Start of Information shown

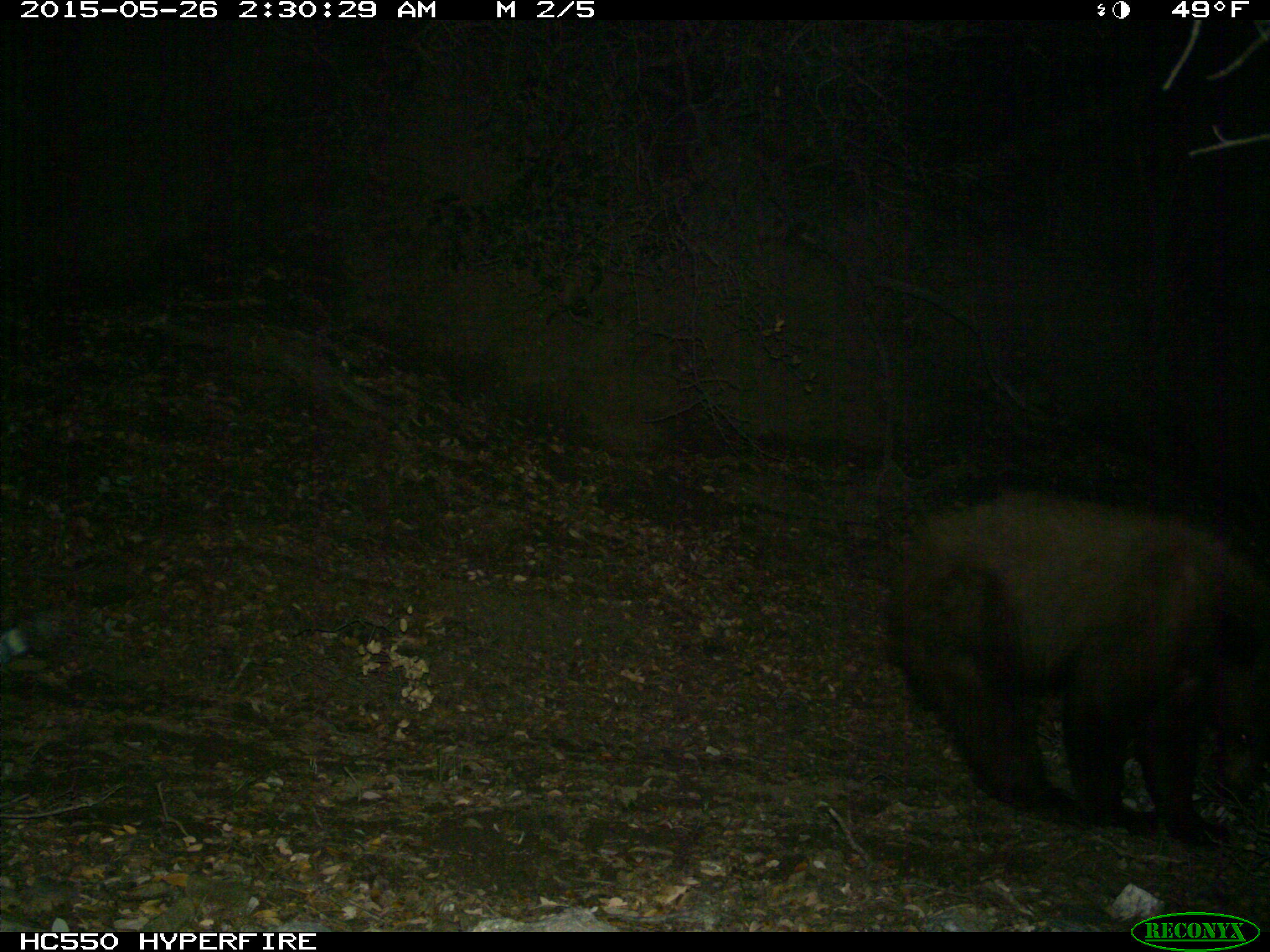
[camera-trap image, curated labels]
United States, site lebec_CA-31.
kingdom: Animalia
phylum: Chordata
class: Mammalia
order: Carnivora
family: Ursidae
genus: Ursus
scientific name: Ursus americanus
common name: american black bear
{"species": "Ursus americanus (american black bear)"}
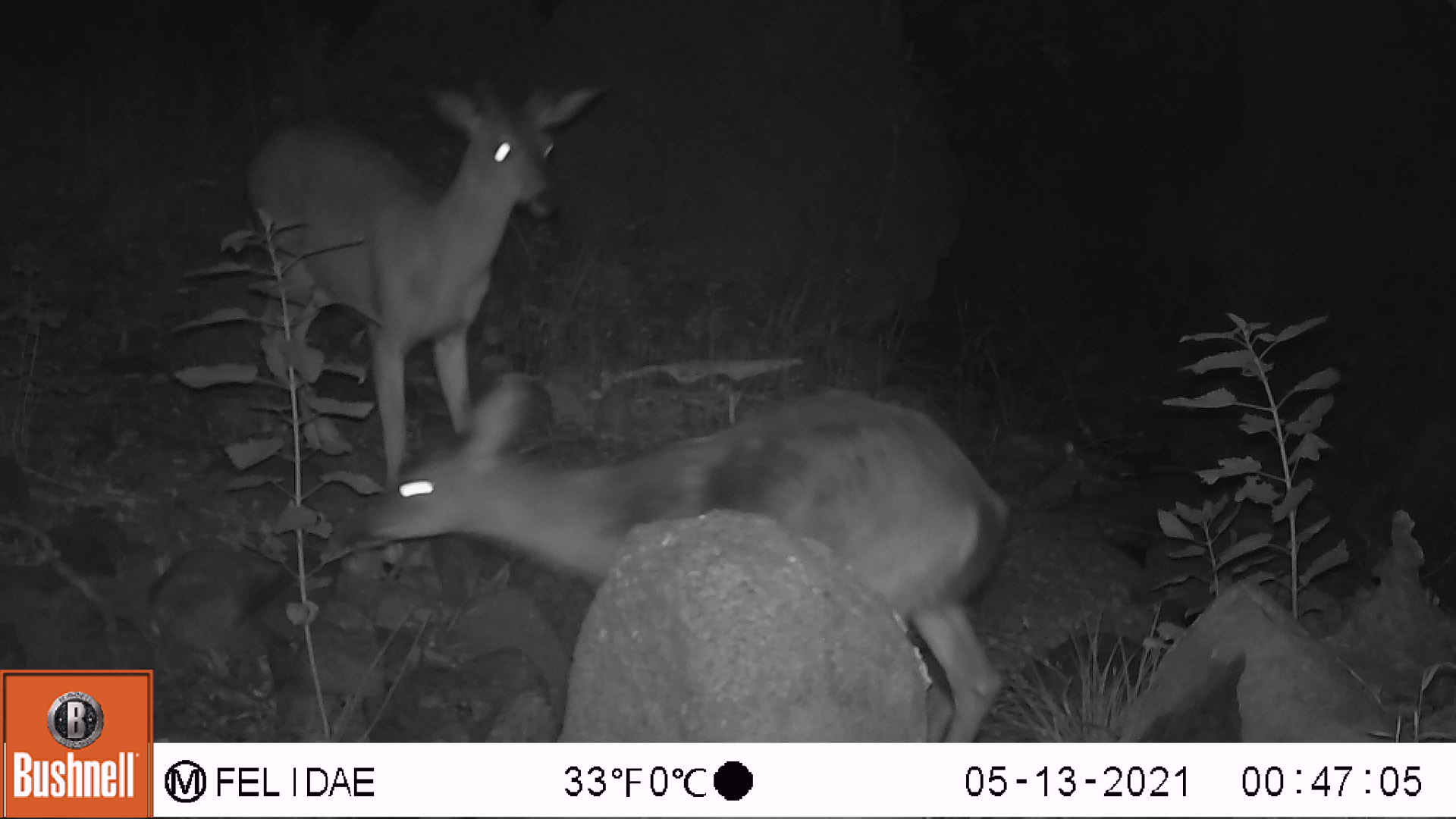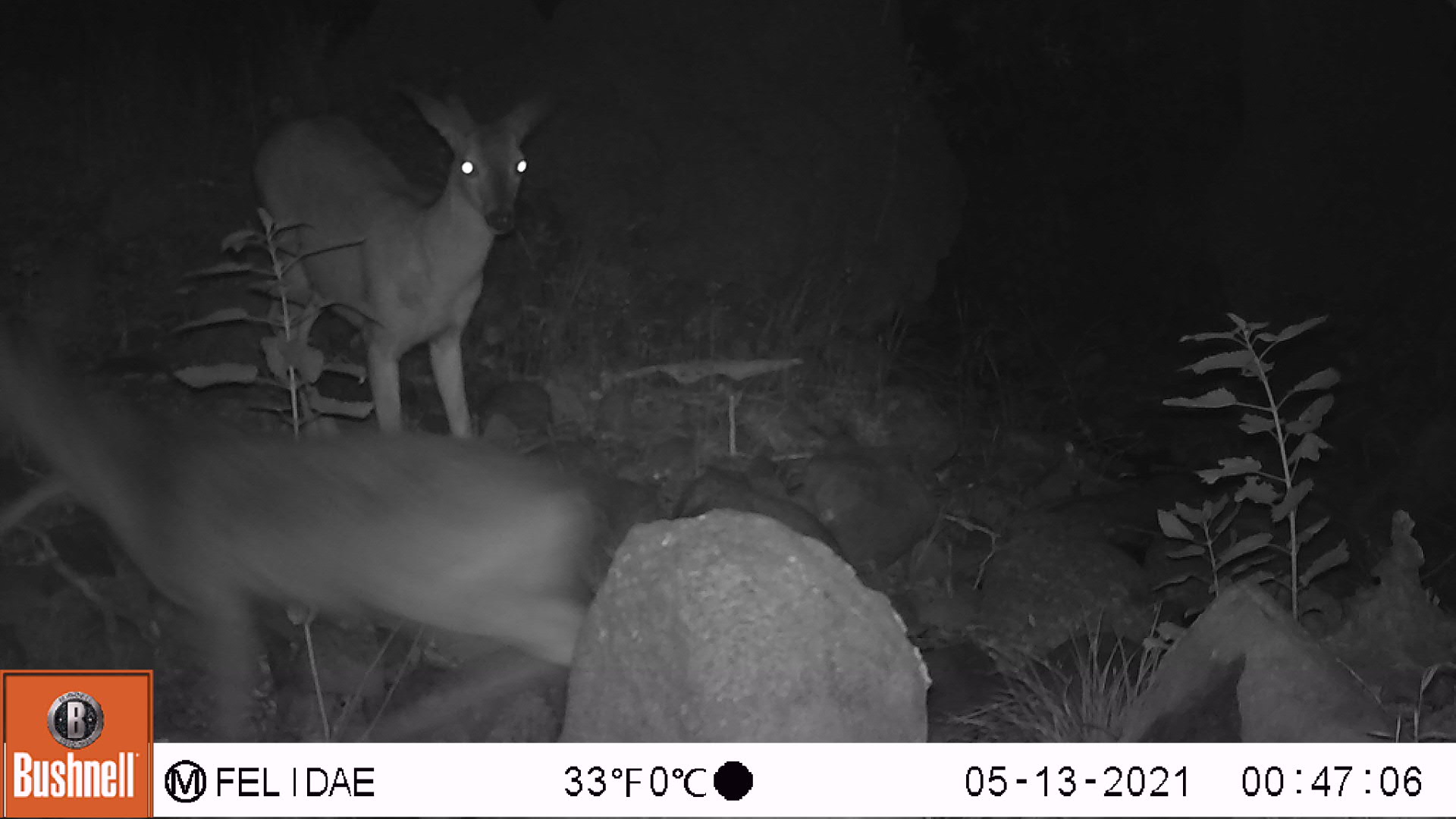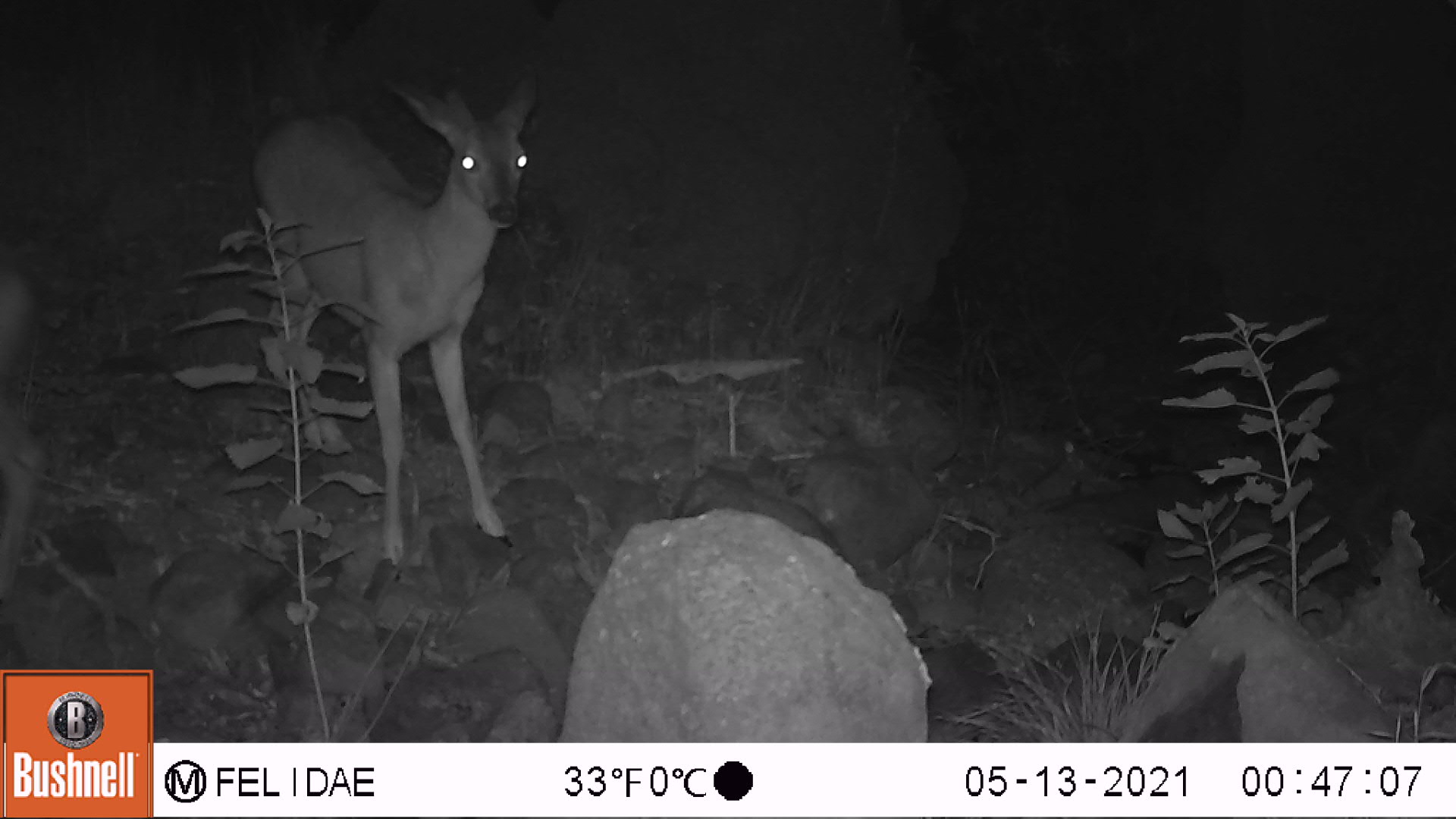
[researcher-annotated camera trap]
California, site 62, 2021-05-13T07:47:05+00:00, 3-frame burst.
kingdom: Animalia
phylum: Chordata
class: Mammalia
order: Artiodactyla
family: Cervidae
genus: Odocoileus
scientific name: Odocoileus hemionus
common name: mule deer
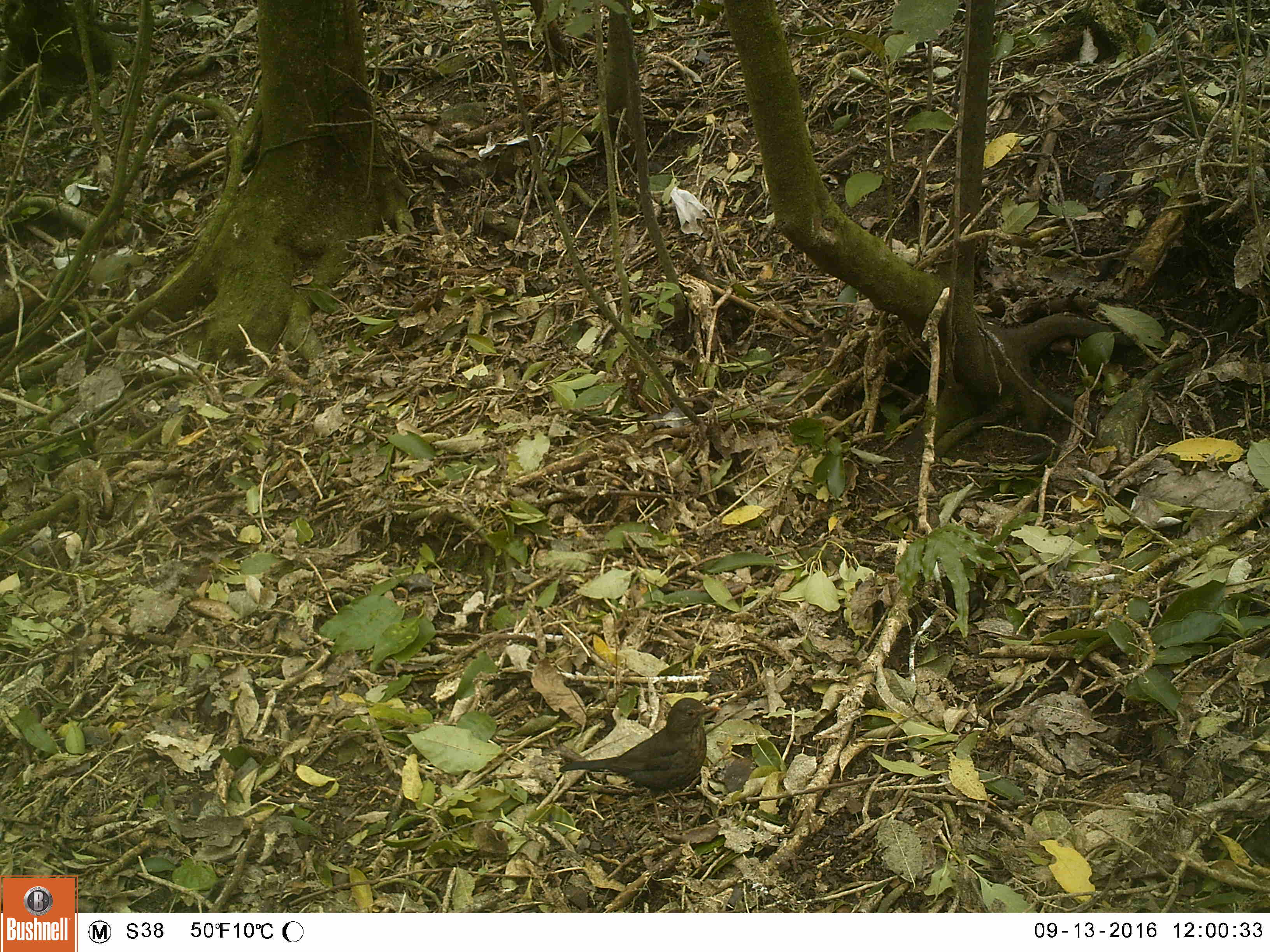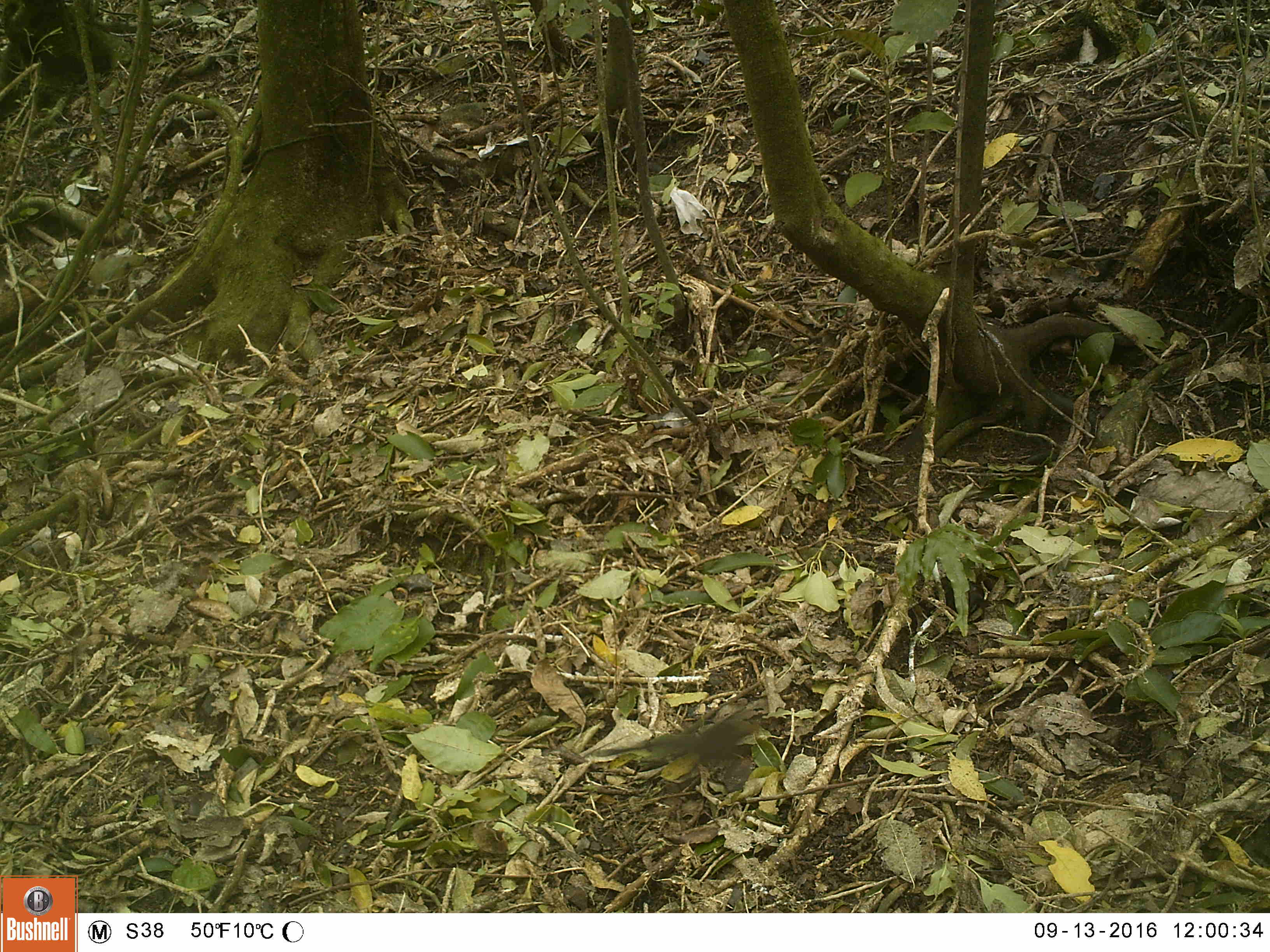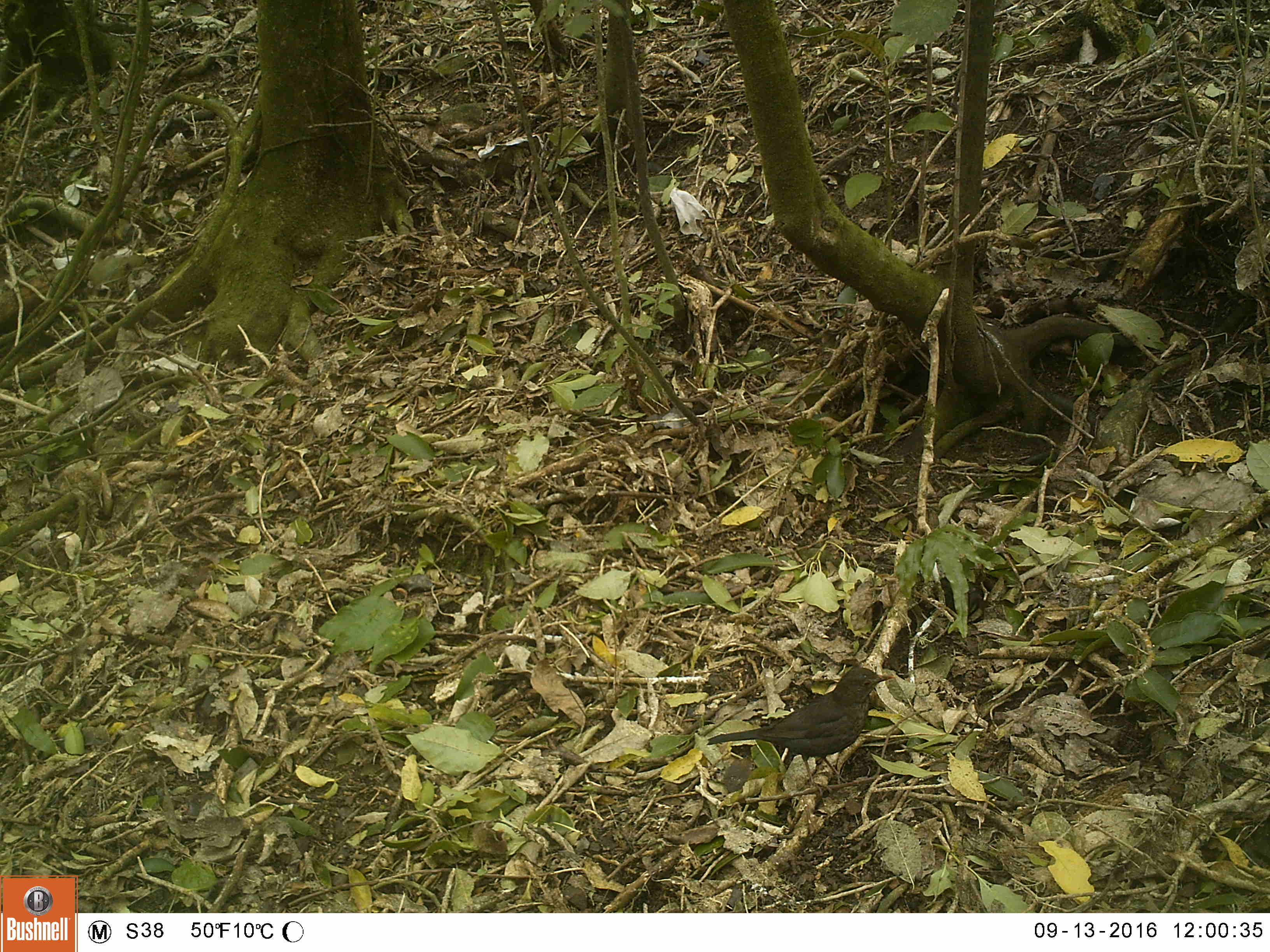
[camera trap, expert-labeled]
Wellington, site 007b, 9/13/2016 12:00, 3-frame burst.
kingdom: Animalia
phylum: Chordata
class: Aves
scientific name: Aves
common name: bird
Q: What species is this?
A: Bird (Aves).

End of Information shown

Problem to solve
Your task is to retype, exactly and only, the lines from the line holding "family: Cervidae" through the final line of the data above, with both ends kept. Drop the pictures.

Task solution
family: Cervidae
genus: Odocoileus
scientific name: Odocoileus hemionus
common name: mule deer
[camera trap, expert-labeled]
Wellington, site 007b, 9/13/2016 12:00, 3-frame burst.
kingdom: Animalia
phylum: Chordata
class: Aves
scientific name: Aves
common name: bird
Q: What species is this?
A: Bird (Aves).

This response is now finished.